By Nicholas J.C. Pistor
The St. Louis Post-Dispatch
BELLEVILLE, Ill. — The St. Clair County sheriff’s department website lists Brian Higgenbottom as a most-wanted fugitive. In reality, he’s been nabbed already and is serving a three-year sentence at the Lawrence Correctional Center in Sumner, Ill., for aggravated criminal sexual abuse.
The website’s “Top 10 Most Wanted” list hasn’t been updated for years. The “Drug House of the Month” has been the same for month after month. Many of the website’s other features have also languished.
It’s a feature shared by several other area law enforcement websites, on which content is often outdated - or nonexistent.
St. Clair County Sheriff Mearl J. Justus said the department, which is responsible for funding and updating the website, has talked about the need to update more frequently. The veteran lawman said it’s a question of priorities, and he would rather direct money toward putting deputies on the street and dealing with the county’s crowded jail than updating a website.
To its credit, the department has caught most of the men and women on the list of most wanted on its website - a list that proclaims the suspects wanted “as of Tuesday, March 22, 2005.”
The St. Clair County sheriff’s department website does have a lot of content. It has a detailed telephone directory and list of services for older adults, as well as neighborhood watch and drug prevention information.
The Madison County sheriff’s department website appears to be more up-to-date, but it lacks useful content such as jail inmate and bail information.
Both sites provide links to the more active Illinois State Police website, which is updated daily. That site provides a sex offender registry that allows residents to search for sex offenders by name or address.

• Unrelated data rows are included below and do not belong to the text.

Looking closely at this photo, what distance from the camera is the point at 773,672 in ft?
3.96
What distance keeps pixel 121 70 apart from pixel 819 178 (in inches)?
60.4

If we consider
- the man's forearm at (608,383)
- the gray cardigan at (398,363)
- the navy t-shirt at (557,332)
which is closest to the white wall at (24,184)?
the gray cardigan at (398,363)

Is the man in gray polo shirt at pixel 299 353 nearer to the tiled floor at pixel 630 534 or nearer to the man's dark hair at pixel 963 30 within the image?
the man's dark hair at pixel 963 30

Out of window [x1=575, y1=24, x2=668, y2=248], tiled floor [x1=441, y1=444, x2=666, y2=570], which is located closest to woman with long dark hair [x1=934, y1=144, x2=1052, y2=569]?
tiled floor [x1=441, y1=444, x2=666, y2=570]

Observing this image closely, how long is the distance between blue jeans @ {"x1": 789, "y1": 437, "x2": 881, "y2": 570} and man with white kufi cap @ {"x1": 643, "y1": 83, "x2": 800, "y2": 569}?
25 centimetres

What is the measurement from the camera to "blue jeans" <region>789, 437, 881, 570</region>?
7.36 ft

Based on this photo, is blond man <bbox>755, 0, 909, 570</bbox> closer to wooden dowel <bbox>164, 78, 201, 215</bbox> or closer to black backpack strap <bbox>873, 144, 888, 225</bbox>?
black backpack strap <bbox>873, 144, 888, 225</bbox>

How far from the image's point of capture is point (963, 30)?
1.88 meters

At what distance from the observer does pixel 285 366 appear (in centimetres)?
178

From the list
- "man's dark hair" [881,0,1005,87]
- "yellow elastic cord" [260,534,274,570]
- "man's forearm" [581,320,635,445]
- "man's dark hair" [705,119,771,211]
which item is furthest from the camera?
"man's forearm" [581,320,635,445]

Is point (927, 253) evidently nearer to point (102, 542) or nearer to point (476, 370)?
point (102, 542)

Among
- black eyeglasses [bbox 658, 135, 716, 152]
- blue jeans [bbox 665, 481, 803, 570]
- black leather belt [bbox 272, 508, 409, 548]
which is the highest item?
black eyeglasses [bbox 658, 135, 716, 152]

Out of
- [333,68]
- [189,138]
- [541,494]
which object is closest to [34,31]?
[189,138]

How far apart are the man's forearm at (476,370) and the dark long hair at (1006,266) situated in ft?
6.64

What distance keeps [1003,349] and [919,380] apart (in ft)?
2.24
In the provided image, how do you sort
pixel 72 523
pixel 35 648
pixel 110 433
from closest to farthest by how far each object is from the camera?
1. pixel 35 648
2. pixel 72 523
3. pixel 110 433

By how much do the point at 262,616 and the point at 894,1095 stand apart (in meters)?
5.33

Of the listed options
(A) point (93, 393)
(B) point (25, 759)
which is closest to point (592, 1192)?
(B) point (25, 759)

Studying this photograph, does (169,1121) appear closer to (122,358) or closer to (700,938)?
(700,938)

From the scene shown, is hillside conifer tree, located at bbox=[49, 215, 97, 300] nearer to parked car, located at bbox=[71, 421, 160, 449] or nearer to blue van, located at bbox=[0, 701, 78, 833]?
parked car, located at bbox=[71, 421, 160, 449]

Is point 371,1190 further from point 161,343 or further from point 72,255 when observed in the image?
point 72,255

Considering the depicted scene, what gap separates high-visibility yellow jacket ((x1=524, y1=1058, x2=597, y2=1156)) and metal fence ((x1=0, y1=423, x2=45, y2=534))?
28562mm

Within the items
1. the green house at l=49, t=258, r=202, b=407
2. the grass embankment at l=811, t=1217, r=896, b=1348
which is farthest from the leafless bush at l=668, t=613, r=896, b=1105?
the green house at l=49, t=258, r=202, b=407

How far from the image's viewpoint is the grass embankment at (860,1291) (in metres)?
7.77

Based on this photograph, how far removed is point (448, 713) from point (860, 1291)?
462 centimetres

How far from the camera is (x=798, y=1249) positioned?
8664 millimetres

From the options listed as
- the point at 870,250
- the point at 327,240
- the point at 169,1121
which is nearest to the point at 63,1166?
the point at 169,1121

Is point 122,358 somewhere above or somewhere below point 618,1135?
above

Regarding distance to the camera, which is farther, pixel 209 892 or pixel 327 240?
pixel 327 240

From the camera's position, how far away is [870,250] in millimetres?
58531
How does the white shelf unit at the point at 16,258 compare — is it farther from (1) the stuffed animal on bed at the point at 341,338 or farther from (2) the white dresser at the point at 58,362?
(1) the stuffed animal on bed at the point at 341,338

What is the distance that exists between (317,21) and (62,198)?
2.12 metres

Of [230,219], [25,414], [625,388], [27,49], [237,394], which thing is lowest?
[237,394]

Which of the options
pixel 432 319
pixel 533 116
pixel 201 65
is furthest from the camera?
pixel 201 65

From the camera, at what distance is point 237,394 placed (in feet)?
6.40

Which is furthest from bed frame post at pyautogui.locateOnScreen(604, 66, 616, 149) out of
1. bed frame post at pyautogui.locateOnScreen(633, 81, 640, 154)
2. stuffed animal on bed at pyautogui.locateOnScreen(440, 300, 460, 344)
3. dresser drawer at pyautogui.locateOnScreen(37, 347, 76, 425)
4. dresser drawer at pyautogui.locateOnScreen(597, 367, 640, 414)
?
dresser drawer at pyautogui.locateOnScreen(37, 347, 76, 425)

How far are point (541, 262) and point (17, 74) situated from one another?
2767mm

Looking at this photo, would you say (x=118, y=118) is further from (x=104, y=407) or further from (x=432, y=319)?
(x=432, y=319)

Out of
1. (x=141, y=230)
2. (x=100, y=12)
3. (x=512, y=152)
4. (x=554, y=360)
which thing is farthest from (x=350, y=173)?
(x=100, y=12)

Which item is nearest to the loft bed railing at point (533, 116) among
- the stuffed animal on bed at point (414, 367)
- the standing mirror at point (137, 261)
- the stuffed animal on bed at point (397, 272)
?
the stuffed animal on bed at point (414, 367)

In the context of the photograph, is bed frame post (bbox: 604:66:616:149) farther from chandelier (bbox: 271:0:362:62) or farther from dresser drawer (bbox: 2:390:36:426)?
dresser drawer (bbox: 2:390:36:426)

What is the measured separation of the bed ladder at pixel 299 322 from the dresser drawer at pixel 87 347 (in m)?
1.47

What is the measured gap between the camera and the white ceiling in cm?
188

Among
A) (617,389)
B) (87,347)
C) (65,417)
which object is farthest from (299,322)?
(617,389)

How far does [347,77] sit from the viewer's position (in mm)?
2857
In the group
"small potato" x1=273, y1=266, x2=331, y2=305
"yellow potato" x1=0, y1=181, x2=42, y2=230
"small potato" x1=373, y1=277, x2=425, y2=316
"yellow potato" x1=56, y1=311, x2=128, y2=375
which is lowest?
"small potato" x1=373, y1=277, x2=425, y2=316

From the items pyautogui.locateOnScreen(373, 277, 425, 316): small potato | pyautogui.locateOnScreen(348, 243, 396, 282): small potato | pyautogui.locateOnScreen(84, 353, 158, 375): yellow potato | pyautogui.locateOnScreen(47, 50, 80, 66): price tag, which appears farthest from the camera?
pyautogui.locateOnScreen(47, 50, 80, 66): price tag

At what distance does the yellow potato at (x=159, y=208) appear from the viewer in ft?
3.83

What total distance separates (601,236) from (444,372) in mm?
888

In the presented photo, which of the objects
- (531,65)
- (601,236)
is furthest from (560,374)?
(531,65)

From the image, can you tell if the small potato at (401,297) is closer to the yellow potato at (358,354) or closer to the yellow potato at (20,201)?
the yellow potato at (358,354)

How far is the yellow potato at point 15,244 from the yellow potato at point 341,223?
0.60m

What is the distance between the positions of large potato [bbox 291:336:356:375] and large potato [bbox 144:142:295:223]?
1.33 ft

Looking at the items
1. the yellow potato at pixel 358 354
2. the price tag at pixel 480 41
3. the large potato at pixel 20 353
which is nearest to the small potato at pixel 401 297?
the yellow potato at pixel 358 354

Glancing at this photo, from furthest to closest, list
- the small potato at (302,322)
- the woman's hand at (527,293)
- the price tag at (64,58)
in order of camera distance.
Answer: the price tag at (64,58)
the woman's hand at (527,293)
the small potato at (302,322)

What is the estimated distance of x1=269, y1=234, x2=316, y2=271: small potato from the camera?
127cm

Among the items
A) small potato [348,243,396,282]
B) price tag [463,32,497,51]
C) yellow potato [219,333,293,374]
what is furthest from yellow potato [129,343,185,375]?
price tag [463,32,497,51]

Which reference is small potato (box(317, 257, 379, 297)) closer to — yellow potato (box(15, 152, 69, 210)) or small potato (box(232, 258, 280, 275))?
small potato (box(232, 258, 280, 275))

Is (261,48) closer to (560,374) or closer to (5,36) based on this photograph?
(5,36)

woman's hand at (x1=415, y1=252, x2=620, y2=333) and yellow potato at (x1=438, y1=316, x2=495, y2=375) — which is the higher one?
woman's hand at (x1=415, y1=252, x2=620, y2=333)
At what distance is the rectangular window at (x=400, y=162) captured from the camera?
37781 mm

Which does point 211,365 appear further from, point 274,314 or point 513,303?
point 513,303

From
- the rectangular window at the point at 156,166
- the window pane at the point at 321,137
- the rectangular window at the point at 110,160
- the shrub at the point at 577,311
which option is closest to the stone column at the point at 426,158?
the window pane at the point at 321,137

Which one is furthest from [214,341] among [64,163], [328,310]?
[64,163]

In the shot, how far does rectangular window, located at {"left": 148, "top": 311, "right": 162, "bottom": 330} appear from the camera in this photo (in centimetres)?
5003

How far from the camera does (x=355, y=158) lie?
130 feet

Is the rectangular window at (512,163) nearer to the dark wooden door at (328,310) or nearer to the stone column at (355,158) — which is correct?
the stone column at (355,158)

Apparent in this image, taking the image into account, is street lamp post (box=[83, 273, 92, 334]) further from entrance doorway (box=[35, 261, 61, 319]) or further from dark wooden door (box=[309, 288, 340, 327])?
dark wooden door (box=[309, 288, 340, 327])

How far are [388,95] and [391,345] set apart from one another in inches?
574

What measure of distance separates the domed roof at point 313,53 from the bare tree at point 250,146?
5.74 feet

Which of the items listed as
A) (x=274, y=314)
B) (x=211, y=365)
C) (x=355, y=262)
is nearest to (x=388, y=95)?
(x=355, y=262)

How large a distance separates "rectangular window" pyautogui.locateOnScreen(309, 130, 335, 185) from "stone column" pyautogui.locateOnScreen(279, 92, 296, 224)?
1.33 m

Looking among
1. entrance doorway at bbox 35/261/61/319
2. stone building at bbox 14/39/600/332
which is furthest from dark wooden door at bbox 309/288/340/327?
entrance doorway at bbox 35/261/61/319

“It’s a very popular and useful feature,” Master Sgt. Brian Ley said. “School districts use it, parents use it, everybody uses it.”
The Illinois State Police also have an online listing of methamphetamine manufacturers convicted in the state.
The Alton Police Department website features a computer crime section, which features videos teaching site visitors how to keep their computers free from spyware and allows visitors to download identity-theft complaint forms.
Belleville police operate an updated, easy-to-navigate website that details the city’s laws, designed to quickly answer common questions from residents. What time is curfew? Before 12:01 a.m. on weekends. Can residents burn leaves? Yes, from April 15 to May 15, and from Oct. 1 to Dec. 15 - but only between 10 a.m. and 4 p.m.
Meanwhile, a resident searching for a Monroe County sheriff’s website will have a hard time. The department doesn’t have an online home.